I needed a break tonight. Emotional, mental, physical. From the day, and from myself.
My thoughts whirl and recycle. Purpose. Point. Effectiveness. Waste. Grief. Life.
I'm 25. I'm single. I'm blessed.
I'm selfish. I'm wasting time, I'm living.
Thoughts that contradict themselves until I'm worn thin.
I thought to watch a movie on my computer. Movies can have such an effective displacement of ones self. A time away.
A character in the movie died, and while normally one for crying a tear or two in sad movies, I found myself rather unhinged.
I cried for a raw and terrible loss of my first love. I cried for the loss of my dog and best friend, Oskar, this summer. I cried for being alone, and I cried for Haiti.
And I think- this is what exhaustion can do.

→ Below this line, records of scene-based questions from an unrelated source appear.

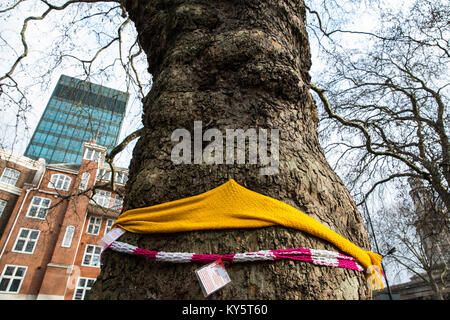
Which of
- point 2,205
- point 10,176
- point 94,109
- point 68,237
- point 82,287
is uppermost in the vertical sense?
point 10,176

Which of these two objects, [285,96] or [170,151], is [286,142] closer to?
[285,96]

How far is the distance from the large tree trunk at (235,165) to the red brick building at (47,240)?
15277mm

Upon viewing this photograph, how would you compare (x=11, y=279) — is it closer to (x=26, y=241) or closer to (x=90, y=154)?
(x=26, y=241)

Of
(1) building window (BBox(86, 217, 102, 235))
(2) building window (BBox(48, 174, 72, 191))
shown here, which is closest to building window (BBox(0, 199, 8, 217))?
(2) building window (BBox(48, 174, 72, 191))

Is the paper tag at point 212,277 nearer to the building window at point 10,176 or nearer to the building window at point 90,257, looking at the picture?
the building window at point 90,257

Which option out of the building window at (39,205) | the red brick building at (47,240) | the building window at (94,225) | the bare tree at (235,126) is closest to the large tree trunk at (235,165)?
the bare tree at (235,126)

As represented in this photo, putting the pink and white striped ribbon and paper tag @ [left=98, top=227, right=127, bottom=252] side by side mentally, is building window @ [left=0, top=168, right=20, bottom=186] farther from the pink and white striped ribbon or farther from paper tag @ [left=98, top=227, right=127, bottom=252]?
the pink and white striped ribbon

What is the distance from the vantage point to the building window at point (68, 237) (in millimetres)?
18188

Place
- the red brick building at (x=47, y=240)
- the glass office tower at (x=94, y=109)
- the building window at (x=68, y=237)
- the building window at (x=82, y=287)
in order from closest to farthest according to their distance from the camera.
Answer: the glass office tower at (x=94, y=109)
the red brick building at (x=47, y=240)
the building window at (x=68, y=237)
the building window at (x=82, y=287)

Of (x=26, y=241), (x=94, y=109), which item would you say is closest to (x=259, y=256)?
(x=94, y=109)

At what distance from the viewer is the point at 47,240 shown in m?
18.0

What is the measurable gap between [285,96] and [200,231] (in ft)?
3.68

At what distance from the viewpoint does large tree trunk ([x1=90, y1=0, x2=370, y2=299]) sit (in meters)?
1.09

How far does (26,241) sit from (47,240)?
149 cm
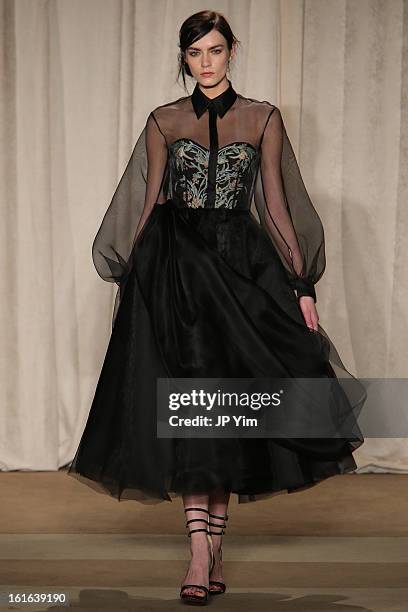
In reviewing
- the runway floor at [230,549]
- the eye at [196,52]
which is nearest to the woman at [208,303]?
the eye at [196,52]

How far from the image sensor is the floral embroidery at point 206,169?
259 centimetres

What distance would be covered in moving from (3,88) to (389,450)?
2.29m

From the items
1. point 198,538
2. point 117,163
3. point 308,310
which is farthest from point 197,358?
point 117,163

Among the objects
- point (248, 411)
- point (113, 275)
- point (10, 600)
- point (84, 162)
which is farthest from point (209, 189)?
point (84, 162)

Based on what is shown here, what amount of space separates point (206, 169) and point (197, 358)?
51 centimetres

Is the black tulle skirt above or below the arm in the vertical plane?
below

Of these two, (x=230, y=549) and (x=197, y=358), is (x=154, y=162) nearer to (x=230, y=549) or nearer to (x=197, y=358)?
(x=197, y=358)

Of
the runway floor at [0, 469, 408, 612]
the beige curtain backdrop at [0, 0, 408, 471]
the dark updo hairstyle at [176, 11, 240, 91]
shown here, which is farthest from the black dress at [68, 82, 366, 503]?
the beige curtain backdrop at [0, 0, 408, 471]

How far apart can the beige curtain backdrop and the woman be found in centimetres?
158

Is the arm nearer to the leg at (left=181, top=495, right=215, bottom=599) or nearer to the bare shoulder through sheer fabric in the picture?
the bare shoulder through sheer fabric

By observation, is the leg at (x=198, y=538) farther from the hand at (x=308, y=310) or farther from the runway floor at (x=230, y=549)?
the hand at (x=308, y=310)

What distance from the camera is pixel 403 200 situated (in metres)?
4.26

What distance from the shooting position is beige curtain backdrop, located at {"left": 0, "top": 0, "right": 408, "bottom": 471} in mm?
4207

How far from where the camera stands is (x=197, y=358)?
244 cm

There are people, everyday, who cry for much less. And there are those who would think that I should have recouped from heart break sooner. Or that grief for a dog that extends beyond the week is ridiculous.
But the more I think about grief, the less I think it is relative.
There is how much we love, and how much we lose as a result.
I can't put all of Haiti under my skin. It makes me cry for the man who broke my heart and the dog that died in August. It makes me sob for fictional characters.
There are people who would cry for less- and there are people who wouldn't cry for much more.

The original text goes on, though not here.